SYL tidak menyangka jaksa menuntutnya 12 tahun penjara. Juga harus membayar ganti rugi Rp 40 miliar. Ditambah USD 30.000.
Mantan menteri pertanian itu juga merasa marwahnya tercampakkan. Marwah, bagi tokoh Bugis lebih penting daripada harta. Reputasinya hancur. Pun nama keluarganya. Orang tua. Istri. Anak.
"Beliau mengira tuntutan jaksa tidak akan lebih dari empat atau enam tahun," ujar Djamaluddin Koedoeboen, pengacara SYL.
Djamaluddin orang Tual, Maluku Tenggara. Lahir di sana. Sampai SMA. Lalu kuliah hukum di Universitas Hasanuddin, Makassar. Kini Djamaluddin lagi menyelesaikan S-3 di Jakarta.
Tuntutan yang tinggi itu juga dirasa oleh SYL bahwa ia sudah menjadi orang yang ditinggalkan. Ia merasa harus berjuang sendiri. Ketika merasa marwahnya hancur itulah maka ia merasa tidak ada gunanya lagi masuk penjara sendirian.
Usai sidang tuntutan Jumat lalu mulailah terungkap: ke mana uang kementerian pertanian mengalir. Ia menyebut nama tokoh partainya. Ia menyebut proyek di Pulau Seribu milik ketua partai.
BACA JUGA:Humor Gagap
Djamaluddin mengenal SYL sejak masih menjadi aktivis HMI di Unhas. SYL adalah ketua ikatan alumni Unhas. Tapi baru sekarang ini Djamaluddin menjadi pengacara SYL.

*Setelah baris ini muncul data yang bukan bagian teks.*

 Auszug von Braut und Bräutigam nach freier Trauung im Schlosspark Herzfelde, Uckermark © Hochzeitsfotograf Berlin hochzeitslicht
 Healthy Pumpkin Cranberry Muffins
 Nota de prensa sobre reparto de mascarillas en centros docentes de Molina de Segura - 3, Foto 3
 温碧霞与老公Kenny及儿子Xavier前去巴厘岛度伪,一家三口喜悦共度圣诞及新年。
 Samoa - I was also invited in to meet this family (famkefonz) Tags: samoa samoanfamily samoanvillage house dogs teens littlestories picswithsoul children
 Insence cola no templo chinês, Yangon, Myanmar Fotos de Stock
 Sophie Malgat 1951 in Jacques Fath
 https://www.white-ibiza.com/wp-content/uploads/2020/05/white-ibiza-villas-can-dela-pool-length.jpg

"Anda yang menawarkan diri atau SYL yang mencari Anda?"
"Beliau yang mencari saya," jawab Djamaluddin.
Koedoeboen, nama belakang Djamaluddin, menandakan bahwa ia golongan ningrat di Tual. Ia pernah jadi ketua DPRD kota Tual. Ia ketua banyak organisasi di sana. Kakeknya juga ketua DPRD Maluku Tenggara. Saat ini yang jadi ketua DPRD adalah adiknya. Sedang pamannya, Herman Koedoeboen pernah jadi bupati Maluku Tenggara dan Kajati Gorontalo.
Djamaluddin pernah kerja di perusahaan ikan milik Tomy Winata di Tual. Lalu jadi politisi. Akhirnya menjadi pengacara di Jakarta. Istrinya orang Sulsel. Kini Djamaluddin punya enam anak --tiga di antaranya jadi dokter.

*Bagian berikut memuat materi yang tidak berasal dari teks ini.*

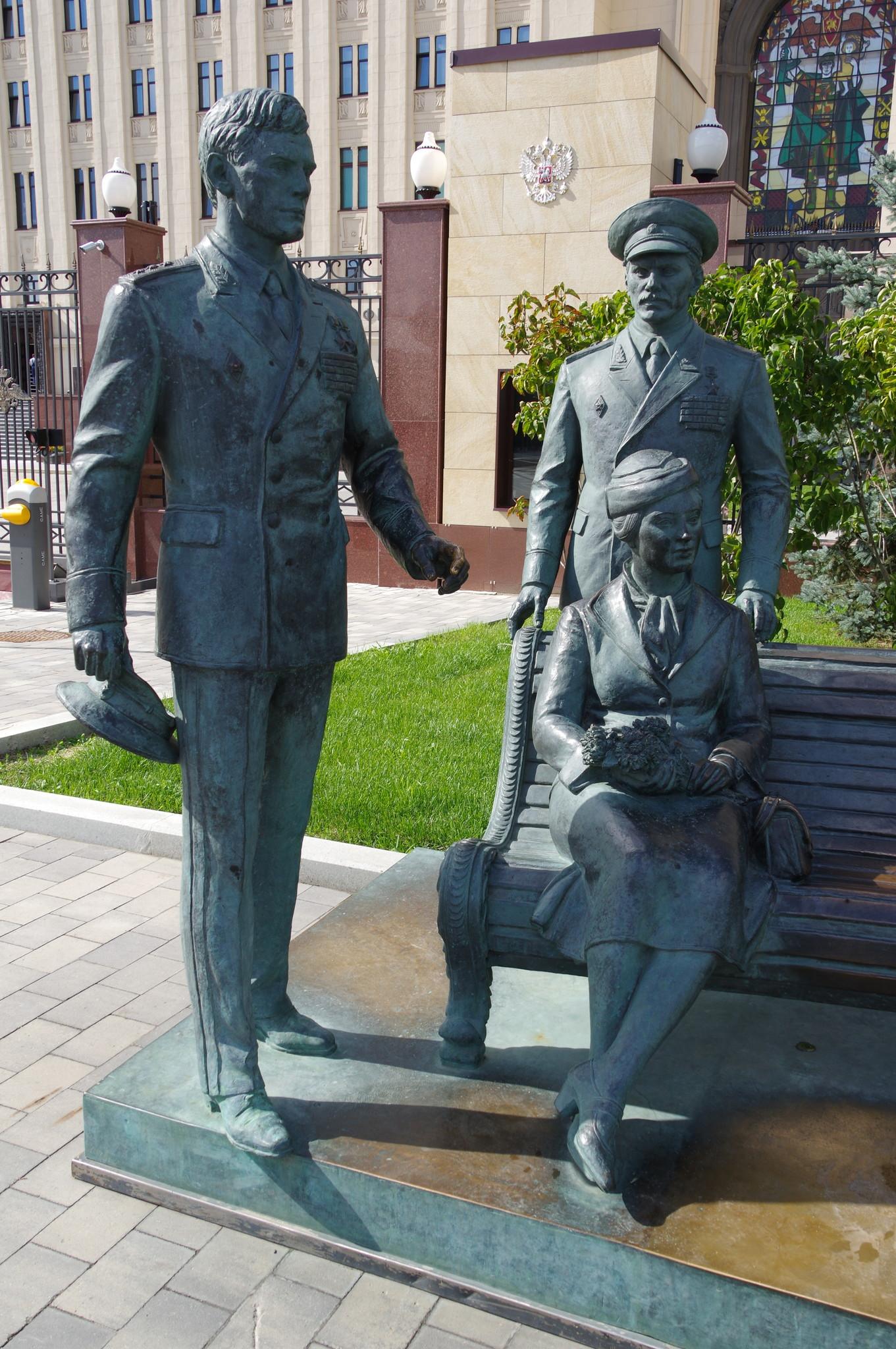 Памятник героям фильма «Офицеры» в Москве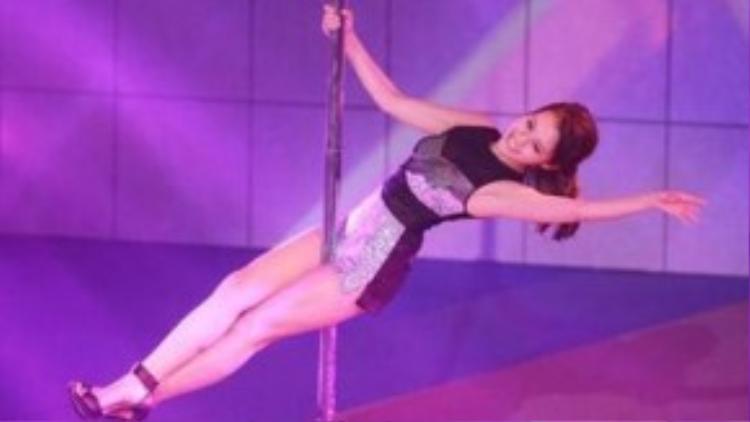 Mạch Minh Thi cũng đã thể hiện những động tác vũ đạo uyển chuyển trong phần thi tài năng.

Tadi malam, sambil menghadiri ulang tahun Persebaya di stadion Gelora Bung Tomo saya menghubungi Djamaluddin. Ia menggambarkan suasana kebatinan SYL yang kecewa, marah, dan gundah.
SYL adalah tokoh besar di Sulawesi Selatan. Merangkaknya dari bawah: kepala desa. Lalu jadi camat. Naik ke bupati. Di Gowa. Dua periode. Naik lagi jadi wakil gubernur Sulsel. Lalu gubernur dua periode.
Jabatannya naik terus. Menanjak. Lancar. Sampai pun akhirnya menjadi menteri. Ia selalu sangat berkuasa. Apalagi didukung partai yang juga sangat berkuasa.